> _やること_
[1] 記事によれば、紅白歌合戦に旧ジャニーズ事務所のタレントが一人も出場しないのは何年ぶりか。
[2] 記事のうち、「以下に「どうする家康」の全4」を含む語句で始まり「で、例として3人を挙げたい。」で終わる部分を、一字も変えずに書き写してください。

> _記事_

NHK大河ドラマ「どうする家康」には、「あまりに史実とかけ離れている」との批判が相次いだ。歴史評論家の香原斗志さんは「最大の問題は、家康の正妻・築山殿の描き方にある。あまりにも荒唐無稽な設定により、俳優陣が好演しても報われない面があった」という――。
『大河ドラマ・ガイド どうする家康 前編』(写真=PR TIMES/NHK出版)

■「どうする家康」で気になったのは俳優ではなく脚本

ジャニー喜多川氏の性加害問題に揺れた2023年。NHKはこれまで旧ジャニーズ事務所に所属するタレントを毎年5〜6組、紅白歌合戦に出場させていたが、今年は44年ぶりに一人も出場させない。

長いものに巻かれながら、ひとたび問題が発覚すると手のひらを返す。そんなNHKの姿勢には、大河ドラマ「どうする家康」も振り回された。

主役の徳川家康に松本潤、準主役の織田信長に岡田准一、家康の異父弟の久松勝俊になにわ男子の長尾謙杜、豊臣秀頼にHiHi Jetsの作間龍斗と、旧ジャニーズ事務所の所属タレントが4人も出演していたからである。

露骨なまでにジャニーズへ依存していたため、シーズン途中で問題が発覚すると、「どうする家康」自体が色眼鏡で見られる不幸に見舞われた。

しかし、彼らの名誉のために強調しておきたいが、旧ジャニーズのタレントたちは適材適所に配置され、よく演じていた。

問題はそれよりも脚本にあった。登場人物の輪郭を明瞭に描こうとするあまり、複雑さや厚みが損なわれ、奥行きが失われた。

また、食うか食われるかの戦国の世に生きるにしては、各人はいつも個人的な思いに突き動かされ、人物相互のほんとうの関係性が見えなかった。歴史を動かすダイナミズムが隠れてしまった、ということである。

以下に「どうする家康」の全48回をとおして、ネガティブな意味で気になった場面を5つ挙げたい。設定がいびつだと、俳優が「怪演」するほど違和感は増す。その結果、割を食った俳優の演技を救済したい思いもある。

■「足利義昭=バカ殿」の設定は浅すぎる

ワースト5位は、「キャラクターの輪郭を明瞭にした結果、浅薄に描かれてしまった人物たち」で、例として3人を挙げたい。

最初に室町幕府最後の将軍、足利義昭(古田新太)。上洛した徳川家康(松本潤)が対面する場面ではじめて登場したが、昼間から酒に酔った様子でゲップをしながら千鳥足で現れ、話しながら居眠りをはじめてしまった。絵に描いたような「バカ殿」として描かれたのである。

実際には、義昭が空虚なバカ殿だったとは考えられない。自身の上洛を自身が主導し、信長の助けは借りたが、信長とて当初は義昭に供奉し、天下(当時は京都を中心とした五畿内をそう呼んだ)の再興に協力するという姿勢だった。その後も義昭は、京都やその周辺における争いを裁定し、軍事面も仕切った。信長に担がれただけの人物でないことは、史料からもまちがいない。

> _データ抜粋_
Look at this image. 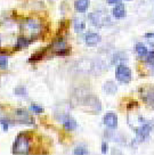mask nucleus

> _解答_
[1] 44年ぶり

[2]
以下に「どうする家康」の全48回をとおして、ネガティブな意味で気になった場面を5つ挙げたい。設定がいびつだと、俳優が「怪演」するほど違和感は増す。その結果、割を食った俳優の演技を救済したい思いもある。

■「足利義昭=バカ殿」の設定は浅すぎる

ワースト5位は、「キャラクターの輪郭を明瞭にした結果、浅薄に描かれてしまった人物たち」で、例として3人を挙げたい。